Karaoke with a point to make

PowerPoint-loathing finds a creative new outlet onstage

PHOTOGRAPH BY COLE GARSIDE

One evening last week, about 120 people gathered at the Drake Hotel in Toronto and expectantly took their seats. Smiling broadly, dressed in a collared shirt and pleated pants, Matt Ginsberg, 28, got on stage. “Hello everyone. I’ve been asked to come here tonight to speak to you on a very important topic,” he said, to warm applause. Ginsberg then turned to face the PowerPoint presentation queued up behind him and sighed deeply, considering the talk he was about to give. Giggles erupted from the crowd. He read from the first slide: “Should you keep bees in your pants? An honest debate.”

Ginsberg had never seen this deck of PowerPoint slides before getting on stage—he didn’t even know what the topic would be. That’s the idea behind PowerPoint Karaoke, which is half improv comedy, half parody of corporate culture, and a way to reclaim one of the most loved—and reviled—computer programs of all time.

--- --- ---

▸ **ASSIGNMENT**:
Answer these questions from the PowerPoint Karaoke article, one per line:
1. At which venue did the audience gather?
2. What title appeared on Ginsberg's first slide?
3. Which two things is PowerPoint Karaoke said to be half of?
The collected data is not required for anything here.

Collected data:
--- --- ---

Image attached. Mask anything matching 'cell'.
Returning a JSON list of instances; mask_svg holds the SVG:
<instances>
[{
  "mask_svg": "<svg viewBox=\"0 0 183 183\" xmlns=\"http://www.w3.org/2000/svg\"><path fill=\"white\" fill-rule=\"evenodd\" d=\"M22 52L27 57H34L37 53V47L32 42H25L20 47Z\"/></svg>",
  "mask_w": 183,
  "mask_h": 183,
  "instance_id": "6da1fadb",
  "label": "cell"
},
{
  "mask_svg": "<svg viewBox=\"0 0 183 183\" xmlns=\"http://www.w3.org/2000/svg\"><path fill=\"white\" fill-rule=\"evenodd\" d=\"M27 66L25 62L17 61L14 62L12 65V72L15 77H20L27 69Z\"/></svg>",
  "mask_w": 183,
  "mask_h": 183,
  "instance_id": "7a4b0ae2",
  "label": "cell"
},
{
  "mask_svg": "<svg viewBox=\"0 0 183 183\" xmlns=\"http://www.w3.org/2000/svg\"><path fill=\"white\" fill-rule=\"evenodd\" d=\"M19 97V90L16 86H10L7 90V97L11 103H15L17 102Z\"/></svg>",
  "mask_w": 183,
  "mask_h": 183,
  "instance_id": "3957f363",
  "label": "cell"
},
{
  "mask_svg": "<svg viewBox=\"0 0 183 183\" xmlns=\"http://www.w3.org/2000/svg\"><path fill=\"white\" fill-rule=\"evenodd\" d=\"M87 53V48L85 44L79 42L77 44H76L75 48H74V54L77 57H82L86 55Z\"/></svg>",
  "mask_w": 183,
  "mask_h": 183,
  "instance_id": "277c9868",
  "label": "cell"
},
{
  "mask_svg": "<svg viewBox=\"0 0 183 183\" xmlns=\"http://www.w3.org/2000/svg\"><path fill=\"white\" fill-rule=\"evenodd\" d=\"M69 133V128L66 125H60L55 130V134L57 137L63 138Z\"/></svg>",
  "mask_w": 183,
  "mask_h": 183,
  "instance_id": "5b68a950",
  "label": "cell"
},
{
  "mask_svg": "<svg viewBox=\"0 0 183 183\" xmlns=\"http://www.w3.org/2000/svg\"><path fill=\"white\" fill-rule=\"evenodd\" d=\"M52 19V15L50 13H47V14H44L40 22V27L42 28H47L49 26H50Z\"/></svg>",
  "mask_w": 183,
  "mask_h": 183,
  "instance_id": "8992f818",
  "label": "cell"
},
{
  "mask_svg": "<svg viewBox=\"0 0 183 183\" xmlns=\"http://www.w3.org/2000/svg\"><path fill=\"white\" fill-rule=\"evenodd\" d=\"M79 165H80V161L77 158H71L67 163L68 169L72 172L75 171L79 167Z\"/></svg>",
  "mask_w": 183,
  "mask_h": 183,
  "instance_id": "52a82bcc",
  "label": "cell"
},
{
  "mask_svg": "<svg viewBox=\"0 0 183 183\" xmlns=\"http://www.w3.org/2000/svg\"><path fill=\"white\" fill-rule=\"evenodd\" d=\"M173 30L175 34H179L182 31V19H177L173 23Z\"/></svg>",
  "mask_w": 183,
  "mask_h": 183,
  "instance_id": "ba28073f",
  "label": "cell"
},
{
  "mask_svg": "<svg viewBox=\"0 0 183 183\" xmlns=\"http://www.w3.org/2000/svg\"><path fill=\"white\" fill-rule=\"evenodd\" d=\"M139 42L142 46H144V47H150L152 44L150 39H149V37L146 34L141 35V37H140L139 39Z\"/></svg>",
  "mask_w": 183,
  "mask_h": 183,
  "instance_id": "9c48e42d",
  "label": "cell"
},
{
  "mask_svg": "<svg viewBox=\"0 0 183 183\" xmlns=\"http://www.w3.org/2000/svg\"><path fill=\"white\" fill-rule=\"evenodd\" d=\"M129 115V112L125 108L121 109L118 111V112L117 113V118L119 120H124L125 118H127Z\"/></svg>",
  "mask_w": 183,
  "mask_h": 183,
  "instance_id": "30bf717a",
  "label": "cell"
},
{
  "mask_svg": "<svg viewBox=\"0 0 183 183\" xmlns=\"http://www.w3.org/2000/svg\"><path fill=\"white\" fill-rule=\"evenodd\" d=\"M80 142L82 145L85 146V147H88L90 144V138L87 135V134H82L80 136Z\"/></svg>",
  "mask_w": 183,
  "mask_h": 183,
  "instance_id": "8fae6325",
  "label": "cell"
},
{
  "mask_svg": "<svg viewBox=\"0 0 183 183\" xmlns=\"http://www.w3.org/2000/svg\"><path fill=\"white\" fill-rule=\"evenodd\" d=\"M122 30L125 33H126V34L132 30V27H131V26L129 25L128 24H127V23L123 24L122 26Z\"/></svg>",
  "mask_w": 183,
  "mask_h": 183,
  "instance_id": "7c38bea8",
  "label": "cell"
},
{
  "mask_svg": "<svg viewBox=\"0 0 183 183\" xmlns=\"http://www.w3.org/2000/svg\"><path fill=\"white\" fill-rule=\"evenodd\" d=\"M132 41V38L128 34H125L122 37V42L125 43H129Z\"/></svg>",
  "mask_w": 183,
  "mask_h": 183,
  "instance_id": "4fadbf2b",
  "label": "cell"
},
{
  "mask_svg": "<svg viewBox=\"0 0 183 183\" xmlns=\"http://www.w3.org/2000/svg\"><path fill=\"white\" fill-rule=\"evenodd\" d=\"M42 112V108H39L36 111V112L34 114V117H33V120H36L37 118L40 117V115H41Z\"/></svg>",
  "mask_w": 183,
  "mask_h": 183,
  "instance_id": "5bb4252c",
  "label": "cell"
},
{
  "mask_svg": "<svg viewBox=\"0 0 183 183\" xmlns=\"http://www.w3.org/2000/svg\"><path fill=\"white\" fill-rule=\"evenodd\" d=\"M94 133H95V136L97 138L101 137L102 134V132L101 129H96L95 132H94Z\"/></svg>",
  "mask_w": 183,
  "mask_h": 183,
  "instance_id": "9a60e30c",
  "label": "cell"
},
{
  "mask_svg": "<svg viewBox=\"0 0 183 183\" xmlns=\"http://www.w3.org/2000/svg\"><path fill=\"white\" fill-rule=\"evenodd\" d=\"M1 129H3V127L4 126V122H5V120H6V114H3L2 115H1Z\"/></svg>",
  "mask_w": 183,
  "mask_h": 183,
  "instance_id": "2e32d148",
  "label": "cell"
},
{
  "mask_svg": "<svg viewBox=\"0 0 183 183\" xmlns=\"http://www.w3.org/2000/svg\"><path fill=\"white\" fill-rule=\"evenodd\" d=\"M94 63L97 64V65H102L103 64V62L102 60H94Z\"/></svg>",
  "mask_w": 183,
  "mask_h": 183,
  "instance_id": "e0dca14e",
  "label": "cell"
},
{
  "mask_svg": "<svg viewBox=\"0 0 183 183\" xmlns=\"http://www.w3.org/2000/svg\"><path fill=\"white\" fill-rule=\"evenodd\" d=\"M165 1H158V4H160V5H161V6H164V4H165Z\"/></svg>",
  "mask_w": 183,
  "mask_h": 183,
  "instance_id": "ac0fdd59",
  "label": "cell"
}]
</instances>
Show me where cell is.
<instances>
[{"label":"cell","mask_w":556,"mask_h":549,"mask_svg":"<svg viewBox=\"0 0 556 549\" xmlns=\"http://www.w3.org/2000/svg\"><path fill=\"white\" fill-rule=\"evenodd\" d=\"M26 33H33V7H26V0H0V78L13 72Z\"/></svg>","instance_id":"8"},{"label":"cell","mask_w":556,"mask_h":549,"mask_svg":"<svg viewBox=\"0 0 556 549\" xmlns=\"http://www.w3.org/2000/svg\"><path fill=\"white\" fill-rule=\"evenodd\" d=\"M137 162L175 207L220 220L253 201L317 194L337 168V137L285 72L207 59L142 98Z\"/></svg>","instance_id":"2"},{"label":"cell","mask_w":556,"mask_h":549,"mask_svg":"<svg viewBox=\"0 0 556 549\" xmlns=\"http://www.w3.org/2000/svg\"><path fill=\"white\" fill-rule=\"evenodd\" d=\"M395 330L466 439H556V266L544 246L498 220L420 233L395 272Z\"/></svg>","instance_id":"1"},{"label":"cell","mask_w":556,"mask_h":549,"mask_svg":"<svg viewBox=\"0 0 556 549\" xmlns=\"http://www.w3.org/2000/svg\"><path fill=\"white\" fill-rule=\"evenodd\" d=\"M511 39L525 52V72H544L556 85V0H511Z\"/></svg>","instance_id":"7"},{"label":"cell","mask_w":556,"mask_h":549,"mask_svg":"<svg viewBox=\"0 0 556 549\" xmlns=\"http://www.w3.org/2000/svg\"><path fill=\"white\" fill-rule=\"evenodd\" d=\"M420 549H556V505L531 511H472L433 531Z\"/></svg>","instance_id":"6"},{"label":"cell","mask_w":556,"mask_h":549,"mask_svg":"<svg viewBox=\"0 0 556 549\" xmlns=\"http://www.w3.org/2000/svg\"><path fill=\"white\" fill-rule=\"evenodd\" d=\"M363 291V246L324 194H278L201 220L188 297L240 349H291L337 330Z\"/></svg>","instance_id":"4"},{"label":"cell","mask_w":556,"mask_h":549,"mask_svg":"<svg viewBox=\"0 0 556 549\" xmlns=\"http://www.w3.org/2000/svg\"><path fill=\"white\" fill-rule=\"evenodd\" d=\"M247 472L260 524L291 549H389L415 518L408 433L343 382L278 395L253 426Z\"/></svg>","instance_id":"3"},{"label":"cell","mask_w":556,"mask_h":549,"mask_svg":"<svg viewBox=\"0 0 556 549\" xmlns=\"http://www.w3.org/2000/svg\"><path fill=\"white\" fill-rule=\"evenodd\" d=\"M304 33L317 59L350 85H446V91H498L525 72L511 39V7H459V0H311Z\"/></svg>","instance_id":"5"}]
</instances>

--- --- ---

▸ **RESULT OF THIS EXERCISE**:
1. The Drake Hotel in Toronto
2. "Should you keep bees in your pants? An honest debate."
3. Improv comedy and parody of corporate culture